What about coins? It turns out that flipping a bunch of coins is probably the most important sample space for theoretical comptuer science. Why? Let's try to do the same exercise as with dice. What if we want to represent a series of three coin flips? We can play the same game as with the dice: we have $\{H,T\} \times \{H,T\} \times \{H,T\}$ for our sample space. Now, if we were to generalize this to $n$ coin flips, we would have something like $\{H,T\}^n$. This space looks a lot more familiar if we rename $T = 0$ and $H = 1$, giving us the space $\{0,1\}^n$. That's right—the sample space of $n$ coin flips can be represented as the set of length $n$ binary strings!

Suppose we'd like to know for a series of 12 coin flips what the probability that we have exactly 8 heads is.

First, what's our sample space? If we interpret this as a binary string over $\{H,T\}$, then we get that the sample space is $\{H,T\}^{12}$.
Next, what's our event? Plainly stated, this is \[E_8 = \{x \in \{H,T\}^{12} \mid |x|_H = 8\}.\]
Now, what are the outcome probabilities? Assuming we have a fair coin, we have uniform probability—every one of the sequences of length 12 is equally likely, so this is $\frac{1}{2^{12}}$ for each string.
Finally what is our event probability? Since we're dealing with uniform probability, we just need the number of strings in our event. How many elements are in this set? Well, this is just the number of binary strings of length 12 with exactly 8 H's, which we know is $\binom{12}{8}$. So we have \[\Pr(E_8) = \frac{|E_8|}{|\{H,T\}^{12}|} = \frac{\binom{12}{8}}{2^{12}} = \frac{495}{4096}.\]

The view of a series of coin flips as binary strings is nice because it gives a bit of insight into how we might think of generating a random number. Typically, we think of a random number as something that we just "choose" "at random", but most people do not make choices that are truly uniformly at random. This suggests a better way of thinking about random numbers. First, figure out how large of a random number you want. Then flip a coin $n$ times, where $n$ is the size of your number. Then you have a binary string that you can interpret as a number!

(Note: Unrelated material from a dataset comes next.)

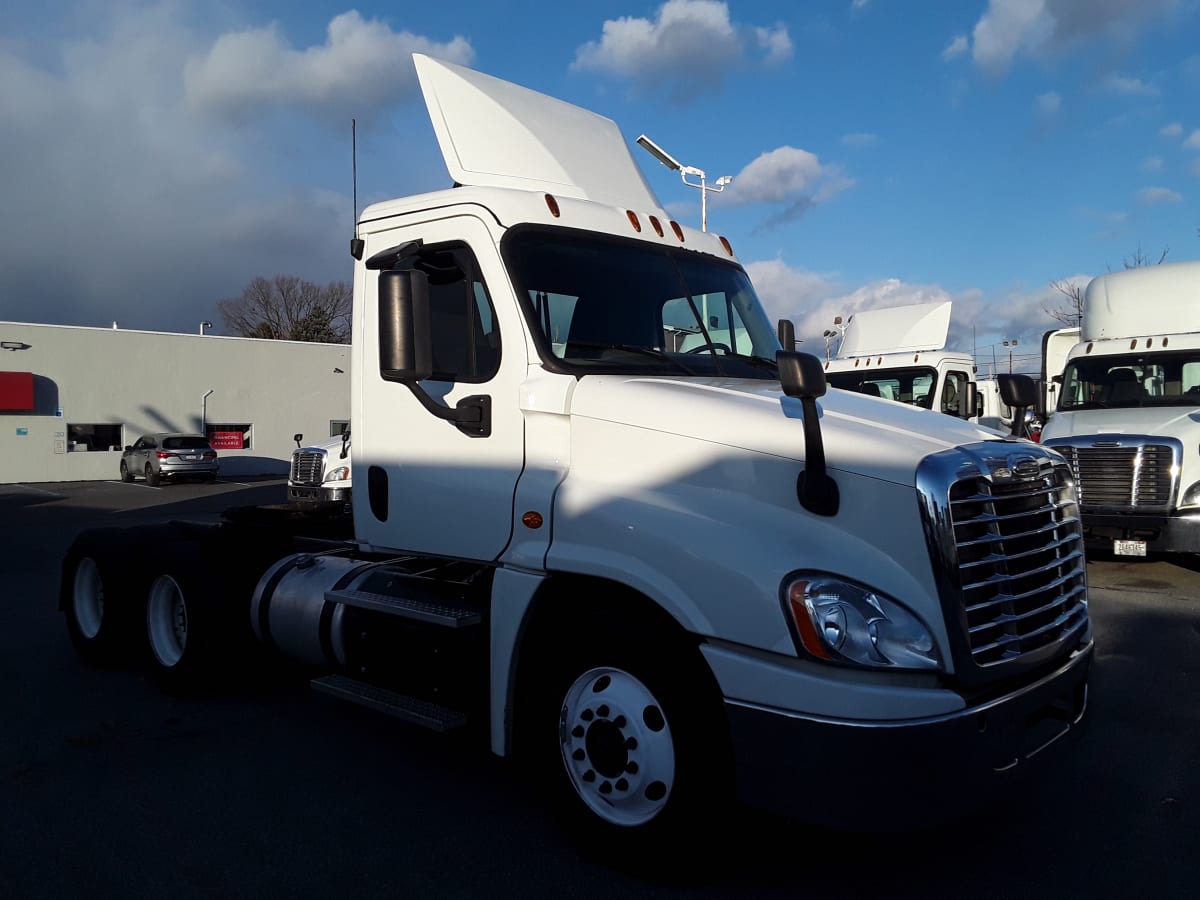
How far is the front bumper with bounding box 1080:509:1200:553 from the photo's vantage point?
9445 mm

This also suggests that creating a larger random number requires a "more" randomness and it gives us a way to think about randomness as a resource. If we need more coin flips, we are using more bits of randomness. We can then treat this quantity as a resource just like we do with time or space and ask how much randomness we might need for an algorithm and talk about the amount of randomness as a size of the input to the algorithm.

Recall that a standard deck of playing cards consists of four suits, $\spadesuit, \heartsuit, \clubsuit, \diamondsuit$ with cards numbered from 2 through 10, and a Jack, Queen, King, and Ace. This gives us 52 cards in total ($4 \times 13$). Suppose we want to know when drawing five cards what the probability that we can draw a flush is—that is, five cards of the same suit. (Technically a flush will exclude things like straight flushes, but we'll ignore that at this point)

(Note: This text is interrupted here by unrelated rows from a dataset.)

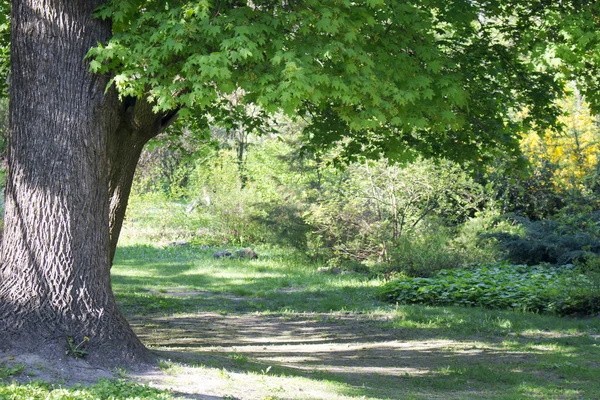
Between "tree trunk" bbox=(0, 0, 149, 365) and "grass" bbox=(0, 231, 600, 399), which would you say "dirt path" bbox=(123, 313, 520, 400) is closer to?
"grass" bbox=(0, 231, 600, 399)

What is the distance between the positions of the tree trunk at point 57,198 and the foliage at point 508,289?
23.4 feet

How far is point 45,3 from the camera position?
6.51m

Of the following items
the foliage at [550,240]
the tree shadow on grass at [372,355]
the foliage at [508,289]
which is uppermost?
the foliage at [550,240]

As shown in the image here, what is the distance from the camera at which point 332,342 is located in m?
9.90

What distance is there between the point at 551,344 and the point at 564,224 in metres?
6.15

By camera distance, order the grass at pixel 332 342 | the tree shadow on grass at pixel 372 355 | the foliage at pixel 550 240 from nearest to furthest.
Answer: the grass at pixel 332 342, the tree shadow on grass at pixel 372 355, the foliage at pixel 550 240

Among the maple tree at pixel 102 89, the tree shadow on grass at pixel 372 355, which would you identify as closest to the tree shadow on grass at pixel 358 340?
the tree shadow on grass at pixel 372 355

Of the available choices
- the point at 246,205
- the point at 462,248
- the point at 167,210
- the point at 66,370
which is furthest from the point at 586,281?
the point at 167,210

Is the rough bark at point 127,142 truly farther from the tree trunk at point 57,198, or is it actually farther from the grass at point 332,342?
the grass at point 332,342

First, what is our sample space? We want to consider all possible draws of five cards. We'll additionally note that we do not consider order to matter in these draws.
Next, our event will be drawing a flush—specifically, a draw of five cards containing the same suit.
Then what are our outcome probabilities? Since the order in which we arrange these cards doesn't matter, our sample space is the set of combinations of five cards drawn from a set of 52, all equally likely. There are $\binom{52}5$ such possible draws, so the probability of one particular hand is $\frac{1}{\binom{52}{2}}$.
Finally, we need to count how many flushes there are. Since each suit has 13 cards, we have $\binom{13}5$ possible ways to get a flush from a single suit. Since there are four suits, we have $\binom 4 1 \binom{13}5$ flushes in total. So the probability that we have a flush is \[\frac{|F|}{|\Omega|} = \frac{\binom 4 1 \binom{13}{5}}{\binom{52}5}.\]

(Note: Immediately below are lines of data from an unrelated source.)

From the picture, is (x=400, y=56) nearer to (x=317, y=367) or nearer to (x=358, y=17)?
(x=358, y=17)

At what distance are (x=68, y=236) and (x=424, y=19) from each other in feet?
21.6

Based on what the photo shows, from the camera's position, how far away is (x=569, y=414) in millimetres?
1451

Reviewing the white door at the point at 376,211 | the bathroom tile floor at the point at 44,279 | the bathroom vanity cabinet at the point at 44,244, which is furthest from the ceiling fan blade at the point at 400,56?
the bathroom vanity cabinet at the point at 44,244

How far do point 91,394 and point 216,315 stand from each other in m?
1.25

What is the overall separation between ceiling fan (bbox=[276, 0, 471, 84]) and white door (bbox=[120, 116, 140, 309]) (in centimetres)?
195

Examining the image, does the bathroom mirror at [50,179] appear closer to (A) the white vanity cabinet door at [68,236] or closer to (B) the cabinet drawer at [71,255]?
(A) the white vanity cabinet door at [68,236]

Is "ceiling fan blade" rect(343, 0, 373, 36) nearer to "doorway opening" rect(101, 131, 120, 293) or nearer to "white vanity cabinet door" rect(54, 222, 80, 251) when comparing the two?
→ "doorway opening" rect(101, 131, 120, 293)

Since we are dealing with sets, we can combine our sets in the same way as we've been doing to consider the probability of multiple events together. First, the following is a simple, but important bound.

$\Pr(A \cup B) \leq \Pr(A) + \Pr(B)$.

This follows directly from our understanding of sets. We have \begin{align*} \Pr(A \cup B) &= \frac{|A \cup B|}{|\Omega|} \\ &= \frac{|A| + |B| - |A \cap B|}{|\Omega|} \\ &= \frac{|A|}{|\Omega|} + \frac{|B|}{|\Omega|} - \frac{|A \cap B|}{|\Omega|} \\ &= \Pr(A) + \Pr(B) - \Pr(A \cap B) \\ &\leq \Pr(A) + \Pr(B) \end{align*}

Just like with sets, we can define the notion of disjointness for events.

Events $A$ and $B$ are disjoint if $A \cap B = \emptyset$.

$\Pr \left( \bigcup\limits_{i=1}^k A_i \right) \leq \sum_{i=1}^k \Pr(A_i)$. Furthermore, this is an equality if and only if the $A_i$ are pairwise disjoint.

This is just a generalization of the union bound and the proof comes straight from applying it. Alternatively, you can use induction to prove this. If you consider the events to be disjoint, this is really pretty much the sum rule. As you might have noticed, this result is due to George Boole, who is the same Boole that gave us Boolean algebra. Often times, this is also called the union bound.

There are a number of other useful properties that we can derive from set theory.

Let $A$ and $B$ be events. Then

$\Pr(\overline A) = 1 - \Pr(A)$.
$\Pr(B \setminus A) = \Pr(B) - \Pr(A\cap B)$.
$\Pr(A \cup B) = \Pr(A) + \Pr(B) - \Pr(A \cap B)$.
If $A \subseteq B$, then $\Pr(A) \leq \Pr(B)$.

Conditional probability

Something that doesn't quite have a direct analogue from our discussions on set theory is the notion of conditional events. Arguably, this is what makes probability theory more than just fancy combinatorics.

If $A$ and $B$ are events, then the conditional probability of $A$ given $B$ is $$\Pr(A \mid B) = \frac{\Pr(A \cap B)}{\Pr(B)}.$$ Note that by this definition, $\Pr(A \cap B) = \Pr(A \mid B) \cdot \Pr(B)$.

One way of looking at this is if we restrict our attention to the event $B$, treat it like a sample space, and ask, what is the probability of $A$ in this space? In other words, what we're saying here is that if we know that $B$ already happened, then what is the probability that $A$ will happen? If we assume that our outcomes are uniformly distributed, then we can think about this in terms of sets: $$\Pr(A \mid B) = \frac{\Pr(A \cap B)}{\Pr(B)} = \frac{\frac{|A \cap B|}{|\Omega|}}{\frac{|B|}{|\Omega|}} = \frac{|A \cap B|}{|B|}.$$

If we look back at our diagram, we have the following.

We can view this "globally" with respect to $\Omega$ and compute the probabilities: \[\Pr(A \mid B) = \frac{\Pr(A \cap B)}{\Pr(B)} = \frac{\frac{2}{12}}{\frac{5}{12}} = \frac 2 5.\] Or, if we jump straight into our observation above about "recentering" our space on $B$, we get that $\Pr(A \mid B) = \frac{|A \cap B|}{|B|} = \frac 2 5$ all the same.